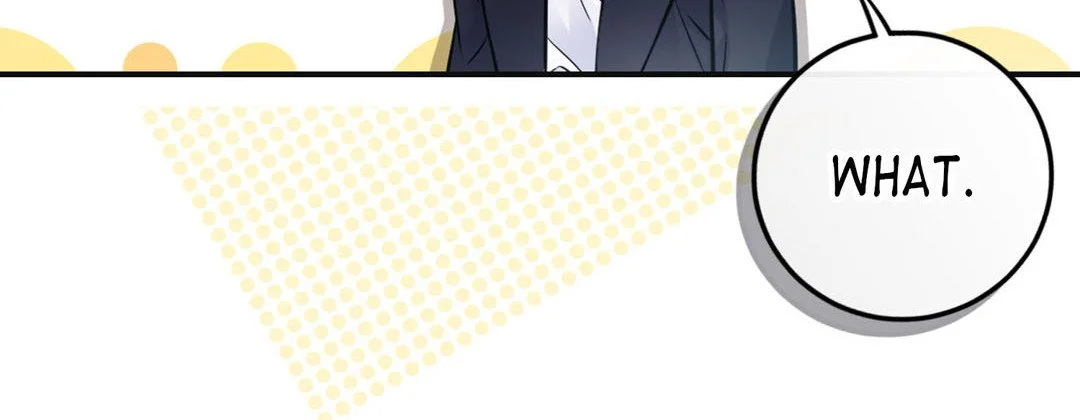 My Ex, Client - Chapter 46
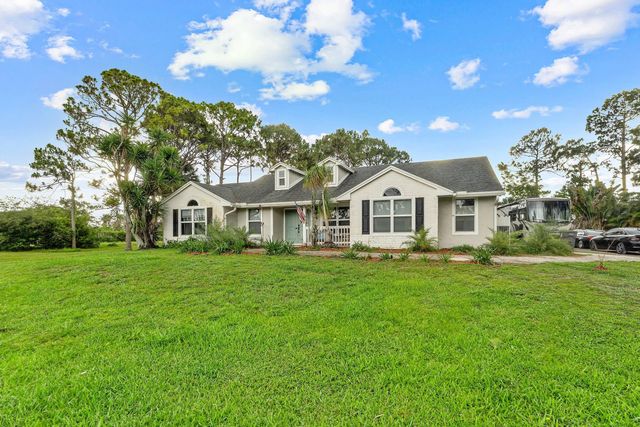 3 of 29 - 12744 82nd Street N, West Palm Beach, FL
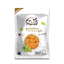 [ขายยกลัง 24 ซอง] FruitMania ฟรุ๊ตมาเนีย ลูกเกดสีทอง 30 กรัม Golden raisins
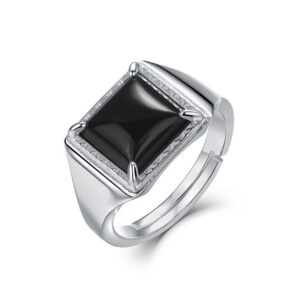 Adjustable-Square-Black-Agate-Ring.jpg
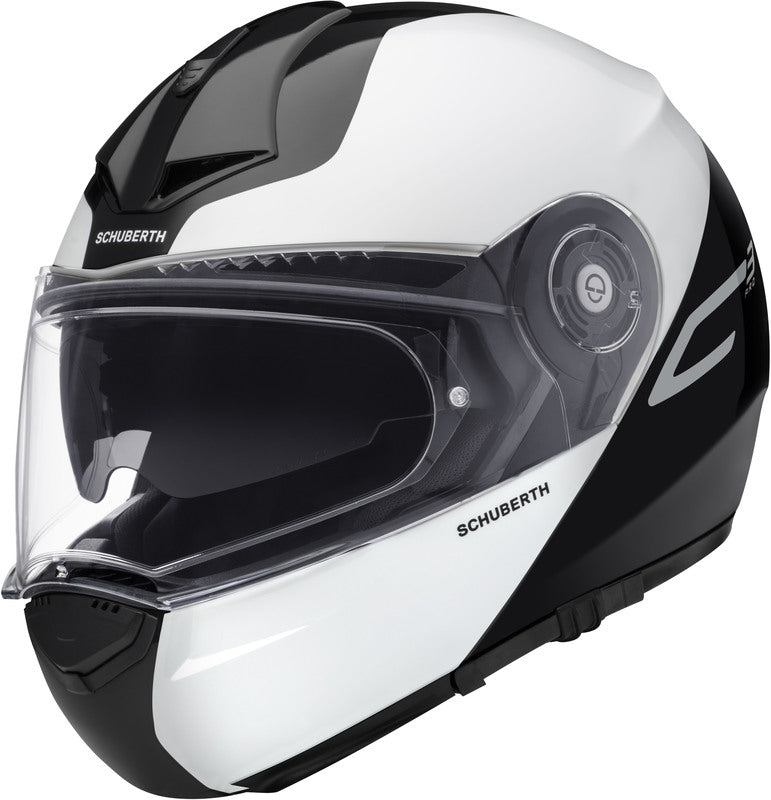 C3 Pro Modular Helmet
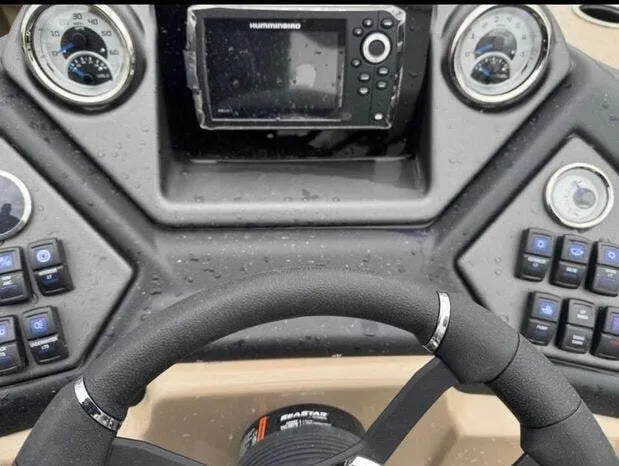 Slide: The Image of Sylvan L3 DLZ DH Bar 2025 - 13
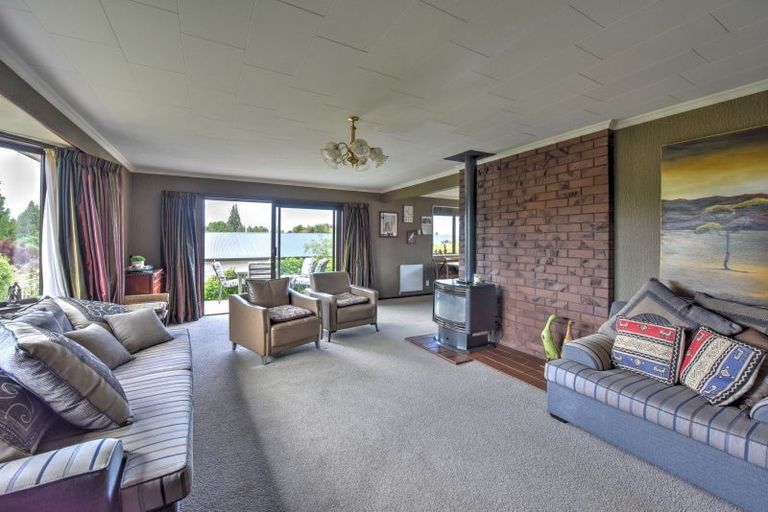 Photo of property in 68 Norton Street, Gore, 9710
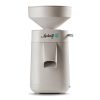 https://lw.code-connect.com.au/wp-content/uploads/sprite-high-output-shower-filter-100x100.png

**Task to carry out:** Give again, word for word, the lines from the one containing "Adjustable-Square-Black-Agate-Ring.jpg" through the last line of the entries, with pictures omitted and nothing added.

**Answer:**
 Adjustable-Square-Black-Agate-Ring.jpg
 C3 Pro Modular Helmet
 Slide: The Image of Sylvan L3 DLZ DH Bar 2025 - 13
 Photo of property in 68 Norton Street, Gore, 9710
 https://lw.code-connect.com.au/wp-content/uploads/sprite-high-output-shower-filter-100x100.png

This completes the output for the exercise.